◆ CONSEGNE:
(1) Traduci in inglese questa frase del testo sui motivi del ricorso contro l'avviso di accertamento: "Con il secondo motivo, il ricorrente denunzia la violazione dell’art. 43, comma 2, D.P.R. 29 settembre 1973, n. 600, e dell’art. 10 legge 27 dicembre 2002, n. 289, in relazione all’art. 360, primo comma, n. 3, cod. proc. civ."
(2) Prosegui il testo sui motivi del ricorso contro l'avviso di accertamento a partire dalla sua ultima frase.

◆ TESTO DA LEGGERE:
┄┄┄┄┄┄┄┄┄┄
Secondo il ricorrente, anche a voler considerare il più lungo termine decadenziale di cui all’art. 43, comma 2, D.P.R. n. 600/1973 previsto nel caso di omessa dichiarazione, la notifica dell’avviso di accertamento per maggiori redditi dell’anno 2002 sarebbe dovuta avvenire entro il 31 dicembre 2008, mentre l’avviso di accertamento era stato notificato in data 21 maggio 2009.
Ritiene parte ricorrente che alla fattispecie in esame fosse inapplicabile la proroga biennale prevista dall’art. 10 legge 27 dicembre 2002, n. 289, in quanto l’annualità 2002 non era tra quelle condonabili, né rientrava nella previsione dell’art. 2, comma 44, lett. f) della legge 24 dicembre 2003, n. 350.
1.2. Con il secondo motivo, il ricorrente denunzia la violazione dell’art. 43, comma 2, D.P.R. 29 settembre 1973, n. 600, e dell’art. 10 legge 27 dicembre 2002, n. 289, in relazione all’art. 360, primo comma, n. 3, cod. proc. civ.
Secondo il ricorrente la C.t.r. sarebbe incorsa nella denunziata violazione di legge, in quanto la proroga biennale di cui all’art. 10 L. n. 289/2002 non era applicabile alle annualità non condonabili (nella specie il 2002) ed il successivo art. 2 L. n. 350/2003, nell’estendere la facoltà di accesso al condono all’anno 2002, subordinava tale possibilità alla presentazione entro il 31 ottobre 2003 della relativa dichiarazione.
1.3. Con il terzo motivo, il ricorrente denunzia la violazione e falsa applicazione dell’art. 42, comma 2, D.P.R. 29 settembre 1973, n. 600, e dell’art 7, comma 1, Legge 27 luglio 2000, n. 212, in relazione all’art. 360, primo comma, n. 3, cod. proc. civ., per aver la Commissione ritenuto l’accertamento legittimamente motivato pur in assenza dei requisiti a tale fine imperativamente richiesti, a tutela del diritto di difesa del contribuente, dalle norme indicate.
1.4. Con il quarto motivo, il ricorrente denunzia la violazione e falsa applicazione dell’art. 42 D.P.R. 22 dicembre 1986, n. 917, degli artt. 2697 e 2729 cod. civ. nonché dell’art. 53 Cost., in relazione all’art. 360, primo comma, n. 3, cod. proc. civ., nella parte in cui la C.t.r. ha ritenuto applicabile sic et simpliciter la presunzione di distribuzione degli utili extracontabili delle società a ristretta base sociale, pur in assenza di ulteriori elementi idonei a supportare tale presunzione.
┄┄┄┄┄┄┄┄┄┄
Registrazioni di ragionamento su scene
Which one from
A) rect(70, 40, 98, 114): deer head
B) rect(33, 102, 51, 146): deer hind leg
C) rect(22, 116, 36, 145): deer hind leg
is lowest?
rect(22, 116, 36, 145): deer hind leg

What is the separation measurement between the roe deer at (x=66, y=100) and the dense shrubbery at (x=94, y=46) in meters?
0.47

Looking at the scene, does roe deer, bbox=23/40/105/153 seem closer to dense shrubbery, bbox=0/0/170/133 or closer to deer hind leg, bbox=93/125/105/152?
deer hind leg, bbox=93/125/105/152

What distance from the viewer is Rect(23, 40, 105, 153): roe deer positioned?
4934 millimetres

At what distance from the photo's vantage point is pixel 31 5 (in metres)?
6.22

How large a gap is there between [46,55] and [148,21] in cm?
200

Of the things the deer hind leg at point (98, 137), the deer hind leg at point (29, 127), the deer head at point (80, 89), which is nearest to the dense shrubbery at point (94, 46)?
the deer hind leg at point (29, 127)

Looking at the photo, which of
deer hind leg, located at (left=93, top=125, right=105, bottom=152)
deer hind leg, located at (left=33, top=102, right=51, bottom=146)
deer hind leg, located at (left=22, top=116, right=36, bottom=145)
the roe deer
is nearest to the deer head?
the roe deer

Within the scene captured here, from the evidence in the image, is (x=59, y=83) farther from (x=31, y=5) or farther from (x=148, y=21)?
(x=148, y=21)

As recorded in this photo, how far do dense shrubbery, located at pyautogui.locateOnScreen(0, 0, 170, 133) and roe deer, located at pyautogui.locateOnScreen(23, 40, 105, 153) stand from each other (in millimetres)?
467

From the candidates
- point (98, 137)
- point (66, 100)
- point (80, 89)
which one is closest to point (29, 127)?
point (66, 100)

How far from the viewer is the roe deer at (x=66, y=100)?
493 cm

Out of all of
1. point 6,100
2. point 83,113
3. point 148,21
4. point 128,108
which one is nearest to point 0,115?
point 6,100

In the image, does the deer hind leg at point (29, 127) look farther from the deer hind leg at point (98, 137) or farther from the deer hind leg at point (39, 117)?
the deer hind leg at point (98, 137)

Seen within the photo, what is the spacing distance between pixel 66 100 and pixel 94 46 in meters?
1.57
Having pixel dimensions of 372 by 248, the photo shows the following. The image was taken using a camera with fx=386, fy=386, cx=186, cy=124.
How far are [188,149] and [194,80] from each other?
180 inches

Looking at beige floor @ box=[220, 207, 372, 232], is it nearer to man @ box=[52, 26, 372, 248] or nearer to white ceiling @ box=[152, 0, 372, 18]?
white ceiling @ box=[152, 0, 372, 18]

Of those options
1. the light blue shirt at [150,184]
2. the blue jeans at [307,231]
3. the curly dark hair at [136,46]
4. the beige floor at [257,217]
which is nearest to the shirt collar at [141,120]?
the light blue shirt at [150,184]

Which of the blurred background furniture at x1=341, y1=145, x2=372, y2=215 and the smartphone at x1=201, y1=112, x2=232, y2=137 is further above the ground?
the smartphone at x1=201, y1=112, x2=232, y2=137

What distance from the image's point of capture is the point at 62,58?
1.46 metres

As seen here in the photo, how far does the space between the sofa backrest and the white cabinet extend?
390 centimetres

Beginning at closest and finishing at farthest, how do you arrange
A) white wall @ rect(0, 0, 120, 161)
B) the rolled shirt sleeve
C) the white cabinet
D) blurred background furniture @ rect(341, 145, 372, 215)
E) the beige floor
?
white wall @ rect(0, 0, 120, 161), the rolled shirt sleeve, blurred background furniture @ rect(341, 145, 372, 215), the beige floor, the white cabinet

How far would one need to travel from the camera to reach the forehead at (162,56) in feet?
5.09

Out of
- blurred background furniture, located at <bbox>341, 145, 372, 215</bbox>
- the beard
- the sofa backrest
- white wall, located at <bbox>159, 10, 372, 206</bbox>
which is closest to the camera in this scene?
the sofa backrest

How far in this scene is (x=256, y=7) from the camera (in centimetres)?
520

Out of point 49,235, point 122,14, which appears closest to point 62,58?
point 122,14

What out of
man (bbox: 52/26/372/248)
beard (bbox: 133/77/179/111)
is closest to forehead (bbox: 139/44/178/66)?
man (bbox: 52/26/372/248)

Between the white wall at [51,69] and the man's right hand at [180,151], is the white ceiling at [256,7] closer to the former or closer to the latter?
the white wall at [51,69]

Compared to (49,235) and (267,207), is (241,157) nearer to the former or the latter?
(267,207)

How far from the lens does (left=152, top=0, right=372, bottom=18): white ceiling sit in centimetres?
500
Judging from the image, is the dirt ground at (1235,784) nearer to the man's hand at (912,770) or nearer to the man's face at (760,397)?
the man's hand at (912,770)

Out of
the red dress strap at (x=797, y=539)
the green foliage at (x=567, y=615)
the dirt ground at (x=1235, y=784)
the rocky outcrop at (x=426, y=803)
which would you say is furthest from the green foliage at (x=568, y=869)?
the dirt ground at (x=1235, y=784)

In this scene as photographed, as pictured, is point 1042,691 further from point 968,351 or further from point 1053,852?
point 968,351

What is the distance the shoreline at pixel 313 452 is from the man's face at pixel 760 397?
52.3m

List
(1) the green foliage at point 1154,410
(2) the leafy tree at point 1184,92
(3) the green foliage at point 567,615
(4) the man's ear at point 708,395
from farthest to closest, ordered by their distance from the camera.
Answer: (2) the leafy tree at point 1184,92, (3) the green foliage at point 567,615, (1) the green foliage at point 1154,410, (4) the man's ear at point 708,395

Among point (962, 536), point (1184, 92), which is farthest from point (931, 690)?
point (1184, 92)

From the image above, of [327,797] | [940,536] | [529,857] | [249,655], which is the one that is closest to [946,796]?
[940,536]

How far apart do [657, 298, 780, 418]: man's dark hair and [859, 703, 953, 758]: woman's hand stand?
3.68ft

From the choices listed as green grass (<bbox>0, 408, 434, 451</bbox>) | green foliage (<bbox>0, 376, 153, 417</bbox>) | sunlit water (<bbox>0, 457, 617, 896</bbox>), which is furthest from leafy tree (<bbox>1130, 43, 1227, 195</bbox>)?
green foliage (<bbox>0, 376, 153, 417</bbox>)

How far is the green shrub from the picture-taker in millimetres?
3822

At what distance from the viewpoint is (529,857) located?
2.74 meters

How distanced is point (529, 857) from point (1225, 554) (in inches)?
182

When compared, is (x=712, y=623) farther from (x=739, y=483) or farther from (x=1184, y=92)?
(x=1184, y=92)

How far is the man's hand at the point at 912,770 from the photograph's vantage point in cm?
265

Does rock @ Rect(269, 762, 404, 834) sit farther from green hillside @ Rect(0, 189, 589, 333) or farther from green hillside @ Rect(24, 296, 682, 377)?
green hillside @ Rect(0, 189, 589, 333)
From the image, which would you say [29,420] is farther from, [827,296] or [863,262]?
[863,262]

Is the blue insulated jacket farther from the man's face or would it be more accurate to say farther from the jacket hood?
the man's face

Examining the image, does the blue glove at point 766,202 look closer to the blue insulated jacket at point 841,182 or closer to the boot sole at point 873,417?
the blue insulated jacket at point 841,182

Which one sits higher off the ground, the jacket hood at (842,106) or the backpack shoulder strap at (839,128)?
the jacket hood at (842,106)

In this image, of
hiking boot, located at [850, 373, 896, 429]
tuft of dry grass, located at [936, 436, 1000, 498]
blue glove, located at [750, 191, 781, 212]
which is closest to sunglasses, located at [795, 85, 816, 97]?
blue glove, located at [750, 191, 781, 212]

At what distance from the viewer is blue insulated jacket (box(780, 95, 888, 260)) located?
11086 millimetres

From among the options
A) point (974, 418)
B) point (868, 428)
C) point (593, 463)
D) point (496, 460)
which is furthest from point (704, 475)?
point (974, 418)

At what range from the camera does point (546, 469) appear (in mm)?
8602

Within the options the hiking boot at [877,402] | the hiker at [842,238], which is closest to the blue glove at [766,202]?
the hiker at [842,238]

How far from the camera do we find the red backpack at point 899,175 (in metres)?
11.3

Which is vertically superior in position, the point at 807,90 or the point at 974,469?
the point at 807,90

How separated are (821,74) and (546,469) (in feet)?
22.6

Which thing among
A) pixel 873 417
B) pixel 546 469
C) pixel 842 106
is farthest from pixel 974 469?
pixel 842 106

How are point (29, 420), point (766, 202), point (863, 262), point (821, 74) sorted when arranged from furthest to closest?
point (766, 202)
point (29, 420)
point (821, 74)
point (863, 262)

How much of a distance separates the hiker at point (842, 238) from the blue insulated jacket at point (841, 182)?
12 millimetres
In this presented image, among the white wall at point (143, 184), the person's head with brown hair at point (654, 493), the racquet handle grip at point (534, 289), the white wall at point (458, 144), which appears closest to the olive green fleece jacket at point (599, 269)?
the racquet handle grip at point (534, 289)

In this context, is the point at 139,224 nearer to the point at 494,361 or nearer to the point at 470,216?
┄┄┄┄┄┄┄┄┄┄
◆ SOLUZIONI:
(1) By the second ground, the appellant alleges the violation of Article 43, paragraph 2, of Presidential Decree No. 600 of September 29, 1973, and of Article 10 of Law No. 289 of December 27, 2002, in relation to Article 360, first paragraph, No. 3, of the Code of Civil Procedure.

(2)
1.5. Con il quinto motivo, il ricorrente denunzia l’omesso esame circa un fatto decisivo per il giudizio che è stato oggetto di discussione fra le parti, in relazione all’art. 360, primo comma, n. 5, cod. proc. civ., per aver la Commissione ignorato le significative risultanze dell’analisi condotta dal ricorrente sui conti bancari della società TEC Srl, da cui si potevano agevolmente desumere gli elementi sufficienti ad escludere l’applicazione, nel caso sub iudice, della citata presunzione.
1.6. Con il sesto motivo, il ricorrente denunzia la violazione e falsa applicazione dell’art. 37, comma 3, D.P.R. 29 settembre 1973, n. 600, e dell’art. 53 Cost., in relazione all’art. 360, primo comma, n. 3, cod. proc. civ., per aver la C.t.r. disconosciuto l’interposizione fittizia del ricorrente nel possesso della partecipazione nella società TEC Srl, con ciò pretendendo di assoggettare ad imposizione in capo al medesimo maggiori redditi il cui effettivo possesso, fiscalmente rilevante, era invero riconducibile ad altri.
1.7. Con il settimo motivo, il ricorrente denunzia la violazione e falsa applicazione degli artt. 1, comma 4, e 43, comma 2, D.P.R. 29 settembre 1973, n. 600, 1, comma 1, D.Lgs. 18 dicembre 1997, n. 471, nonché 14, comma 1, D.P.R. 22 dicembre 1986, n. 917, in relazione all’art. 360, primo comma, n. 3, cod. proc. civ., nella parte in cui il ricorrente è stato ritenuto inottemperante all’obbligo di presentazione della dichiarazione dei redditi – pur in presenza di una specifica fattispecie di esonero, espressamente disciplinata dalla legge, applicabile al caso de quo – con conseguente assoggettamento ai relativi effetti sanzionatori di legge.
1.8. Con l’ottavo motivo il ricorrente denunzia la violazione e falsa applicazione dell’art. 35 D.P.R. 29 settembre 1973, n. 602, in relazione all’art. 360, primo comma, n. 3, cod. proc. civ., per avere la C.t.r. riconosciuto la responsabilità del ricorrente per il versamento delle imposte sui supposti maggiori redditi di partecipazione, ex se assoggettabili ad imposizione sostitutiva, pur in assenza della preventiva iscrizione a ruolo del sostituto di imposta.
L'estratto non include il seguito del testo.